March 6 – May 16, 2015 • Extended through Friday, May 22, 2015 • Joan Mondale Gallery

Creepy Crawly: an entomological investigation of textile pattern

Opening Reception: Friday, March 6, 6 – 8 pm

Jennifer Angus’ whimsical, provocative exhibition features thousands of real insects pinned directly to Textile Center’s gallery walls in continuous patterns that reference familiar textiles. Pushing the boundaries of fiber art, this wallpaper-like installation envelopes the viewer in a push-pull of attraction to the beautiful surface design and revulsion at the creepy crawlies.

Read about the artist as insect advocate

Jennifer Angus Artist Talk


Wings of Design–Textile Patterns Found in the World of Insects
Thursday, March 12, 6 – 7 pm • Bill Johnson Artist Talk • Free and open to the public.

### EXERCISE INSTRUCTIONS
(a) Return the passage of the Creepy Crawly listing from "Jennifer Angus Artist" up to and including "to the public.", keeping every word unchanged.
(b) According to the Creepy Crawly listing, what date was the show extended through?

### PROVIDED DATA
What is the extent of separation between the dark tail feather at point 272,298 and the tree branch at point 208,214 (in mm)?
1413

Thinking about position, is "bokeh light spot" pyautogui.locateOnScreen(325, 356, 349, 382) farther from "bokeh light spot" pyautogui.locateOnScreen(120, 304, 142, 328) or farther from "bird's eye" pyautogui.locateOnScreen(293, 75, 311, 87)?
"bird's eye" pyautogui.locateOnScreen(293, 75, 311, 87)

### FULL ANSWERS
(a)
Jennifer Angus Artist Talk


Wings of Design–Textile Patterns Found in the World of Insects
Thursday, March 12, 6 – 7 pm • Bill Johnson Artist Talk • Free and open to the public.

(b) Friday, May 22, 2015.